_PAGE EXTRACT:_
-- begin --

British Prime Minister David Cameron has called for a national crusade to get homes built and promised to change planning rules to boost the number of affordable listings such as starter homes for first time buyers
In a speech he said that there will be an overhaul of Whitehall and town hall planning rules which prevent house builders from offering low cost, affordable home ownership. Starter Homes will be sold at a 20% discount to first time buyers under the age of 40 and 200,000 will be delivered by 2020.
‘We need a national crusade to get homes built. That means banks lending, government releasing land, and planning being reformed,’ Cameron said, adding it will be part of a dramatic shift in housing policy.
One of the problems, he claimed, has been that until now affordable homes have been for people to rent, not own and developers have been tied by rules regarding what kind of affordable homes can be built.
‘Those old rules which said to developers: you can build on this site, but only if you build affordable homes for rent, we’re replacing them with new rules. You can build here and those affordable homes can be available to buy. Yes, from generation rent to generation buy,’ Cameron added.
However, the British Property Federation (BPF) has urged the Government to focus on delivery of all housing tenures, not just homes to buy. The organisation has warned that, although initiatives to create more homes for sale are welcome, high house prices and the growing number of private renters in the UK means that more must be done to encourage the purpose built rental sector which it said has £30 billion ready to invest and the potential to deliver a significant number of new homes.

-- end --

_PROBLEM A:_
Answer these questions about the housing speech article:
(i) How large a discount will Starter Homes be sold at, and to whom?
(ii) How many Starter Homes will be delivered by 2020?
(iii) How much does the British Property Federation say the purpose built rental sector has ready to invest?

[Stored records]

-- begin --

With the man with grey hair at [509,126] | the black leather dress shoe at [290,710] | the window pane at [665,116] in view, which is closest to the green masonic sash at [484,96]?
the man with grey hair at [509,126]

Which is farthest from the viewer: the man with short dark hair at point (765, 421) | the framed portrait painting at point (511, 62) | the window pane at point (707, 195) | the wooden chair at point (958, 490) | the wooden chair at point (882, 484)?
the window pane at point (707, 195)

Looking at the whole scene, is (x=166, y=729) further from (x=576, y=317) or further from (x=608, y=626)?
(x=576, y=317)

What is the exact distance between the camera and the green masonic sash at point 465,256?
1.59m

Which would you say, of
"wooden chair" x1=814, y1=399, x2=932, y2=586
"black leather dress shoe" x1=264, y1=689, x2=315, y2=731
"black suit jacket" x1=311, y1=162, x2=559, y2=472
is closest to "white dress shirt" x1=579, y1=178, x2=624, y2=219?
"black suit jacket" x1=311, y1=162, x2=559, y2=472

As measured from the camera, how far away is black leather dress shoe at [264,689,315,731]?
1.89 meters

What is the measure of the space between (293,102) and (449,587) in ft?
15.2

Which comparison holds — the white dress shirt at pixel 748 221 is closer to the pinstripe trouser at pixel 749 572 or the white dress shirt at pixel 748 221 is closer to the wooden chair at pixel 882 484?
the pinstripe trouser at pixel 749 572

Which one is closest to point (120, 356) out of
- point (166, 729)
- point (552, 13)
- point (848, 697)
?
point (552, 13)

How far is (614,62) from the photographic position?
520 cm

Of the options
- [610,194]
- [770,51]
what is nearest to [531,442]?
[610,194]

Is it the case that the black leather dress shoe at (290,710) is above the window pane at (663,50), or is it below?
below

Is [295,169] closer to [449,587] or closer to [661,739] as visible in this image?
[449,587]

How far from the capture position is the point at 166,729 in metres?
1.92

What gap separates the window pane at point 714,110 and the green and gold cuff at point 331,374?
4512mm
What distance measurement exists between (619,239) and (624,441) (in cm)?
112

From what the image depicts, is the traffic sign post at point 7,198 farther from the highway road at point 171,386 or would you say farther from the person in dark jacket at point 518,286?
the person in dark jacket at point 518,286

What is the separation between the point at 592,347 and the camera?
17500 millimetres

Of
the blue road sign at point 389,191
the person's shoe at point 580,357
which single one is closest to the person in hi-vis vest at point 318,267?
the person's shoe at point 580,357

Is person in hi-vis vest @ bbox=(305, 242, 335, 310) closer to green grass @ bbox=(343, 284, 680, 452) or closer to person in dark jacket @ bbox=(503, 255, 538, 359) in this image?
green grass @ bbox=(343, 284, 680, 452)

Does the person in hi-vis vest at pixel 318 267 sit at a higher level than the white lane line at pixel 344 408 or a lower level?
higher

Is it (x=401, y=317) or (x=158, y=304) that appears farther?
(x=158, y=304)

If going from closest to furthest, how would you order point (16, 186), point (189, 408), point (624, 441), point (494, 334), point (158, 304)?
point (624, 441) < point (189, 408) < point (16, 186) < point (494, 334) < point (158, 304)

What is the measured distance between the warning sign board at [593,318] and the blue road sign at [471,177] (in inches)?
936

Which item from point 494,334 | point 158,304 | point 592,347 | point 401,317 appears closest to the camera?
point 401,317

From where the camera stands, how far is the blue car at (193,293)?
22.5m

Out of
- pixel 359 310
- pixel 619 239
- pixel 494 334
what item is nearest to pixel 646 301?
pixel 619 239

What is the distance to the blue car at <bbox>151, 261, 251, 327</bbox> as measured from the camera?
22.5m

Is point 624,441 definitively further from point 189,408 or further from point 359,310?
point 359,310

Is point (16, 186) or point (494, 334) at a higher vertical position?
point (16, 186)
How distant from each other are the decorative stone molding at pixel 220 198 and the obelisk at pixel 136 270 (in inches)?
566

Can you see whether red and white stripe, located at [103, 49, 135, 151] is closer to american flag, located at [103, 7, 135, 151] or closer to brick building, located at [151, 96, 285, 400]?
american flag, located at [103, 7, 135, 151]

-- end --

_PROBLEM B:_ Arrange the part of the records that opens with the line containing "Can you see" and runs through the end of the records as a JSON list of strings, one string per line, leaving out blank lines.

_EXERCISE SOLUTION A:_
(i) A 20% discount, to first time buyers under the age of 40.
(ii) 200,000.
(iii) £30 billion.

_EXERCISE SOLUTION B:_
[
  "Can you see whether red and white stripe, located at [103, 49, 135, 151] is closer to american flag, located at [103, 7, 135, 151] or closer to brick building, located at [151, 96, 285, 400]?",
  "american flag, located at [103, 7, 135, 151]"
]